+++ SOURCE MATERIAL +++

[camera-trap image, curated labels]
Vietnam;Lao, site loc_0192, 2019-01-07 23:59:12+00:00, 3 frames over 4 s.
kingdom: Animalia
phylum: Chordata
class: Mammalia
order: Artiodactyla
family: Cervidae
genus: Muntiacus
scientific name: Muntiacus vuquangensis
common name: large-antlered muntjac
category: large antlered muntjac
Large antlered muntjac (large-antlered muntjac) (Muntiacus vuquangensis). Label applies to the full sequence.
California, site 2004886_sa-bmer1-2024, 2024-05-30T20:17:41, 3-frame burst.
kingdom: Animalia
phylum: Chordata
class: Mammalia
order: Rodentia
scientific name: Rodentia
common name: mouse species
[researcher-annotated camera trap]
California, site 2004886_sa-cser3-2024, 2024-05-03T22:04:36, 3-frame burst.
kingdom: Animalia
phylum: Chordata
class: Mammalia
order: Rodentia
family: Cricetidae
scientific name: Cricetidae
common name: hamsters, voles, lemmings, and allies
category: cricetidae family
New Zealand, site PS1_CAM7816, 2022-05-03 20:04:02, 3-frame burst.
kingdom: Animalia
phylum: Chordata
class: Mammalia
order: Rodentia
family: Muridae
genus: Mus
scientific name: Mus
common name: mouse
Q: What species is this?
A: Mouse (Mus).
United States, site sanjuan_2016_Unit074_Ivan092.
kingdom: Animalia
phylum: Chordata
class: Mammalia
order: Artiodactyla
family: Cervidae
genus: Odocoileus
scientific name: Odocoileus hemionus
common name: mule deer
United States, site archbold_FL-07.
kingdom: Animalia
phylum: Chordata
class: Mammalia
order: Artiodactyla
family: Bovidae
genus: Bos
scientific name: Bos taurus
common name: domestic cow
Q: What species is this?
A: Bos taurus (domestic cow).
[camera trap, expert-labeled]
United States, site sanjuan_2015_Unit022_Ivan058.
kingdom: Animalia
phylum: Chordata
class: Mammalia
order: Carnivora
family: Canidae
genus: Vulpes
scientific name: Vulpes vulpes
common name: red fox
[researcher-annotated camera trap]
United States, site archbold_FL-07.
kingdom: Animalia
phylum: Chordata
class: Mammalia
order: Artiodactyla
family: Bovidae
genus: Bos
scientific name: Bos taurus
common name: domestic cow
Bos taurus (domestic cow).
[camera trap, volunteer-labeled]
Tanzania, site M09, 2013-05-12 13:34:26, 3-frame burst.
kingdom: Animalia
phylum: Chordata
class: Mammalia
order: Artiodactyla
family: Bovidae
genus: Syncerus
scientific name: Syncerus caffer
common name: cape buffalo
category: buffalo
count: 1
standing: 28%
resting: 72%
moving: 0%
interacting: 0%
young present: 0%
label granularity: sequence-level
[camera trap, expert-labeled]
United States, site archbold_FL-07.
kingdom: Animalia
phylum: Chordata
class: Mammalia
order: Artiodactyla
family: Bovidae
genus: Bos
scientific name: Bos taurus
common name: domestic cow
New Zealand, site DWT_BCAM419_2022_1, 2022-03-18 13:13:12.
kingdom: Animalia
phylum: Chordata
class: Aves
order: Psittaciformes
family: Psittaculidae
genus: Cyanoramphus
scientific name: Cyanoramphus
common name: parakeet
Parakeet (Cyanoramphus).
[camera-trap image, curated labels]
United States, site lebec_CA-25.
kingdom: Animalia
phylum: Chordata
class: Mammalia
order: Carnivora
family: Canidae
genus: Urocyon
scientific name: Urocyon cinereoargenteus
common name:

+++

§ **WHAT IS REQUIRED**:
From the line holding "genus: Muntiacus" to the line holding "2024-05-03T22:04:36, 3-frame burst.", inclusive, restate each line above exactly as written.

§ **EXPECTED ANSWER**:
genus: Muntiacus
scientific name: Muntiacus vuquangensis
common name: large-antlered muntjac
category: large antlered muntjac
Large antlered muntjac (large-antlered muntjac) (Muntiacus vuquangensis). Label applies to the full sequence.
California, site 2004886_sa-bmer1-2024, 2024-05-30T20:17:41, 3-frame burst.
kingdom: Animalia
phylum: Chordata
class: Mammalia
order: Rodentia
scientific name: Rodentia
common name: mouse species
[researcher-annotated camera trap]
California, site 2004886_sa-cser3-2024, 2024-05-03T22:04:36, 3-frame burst.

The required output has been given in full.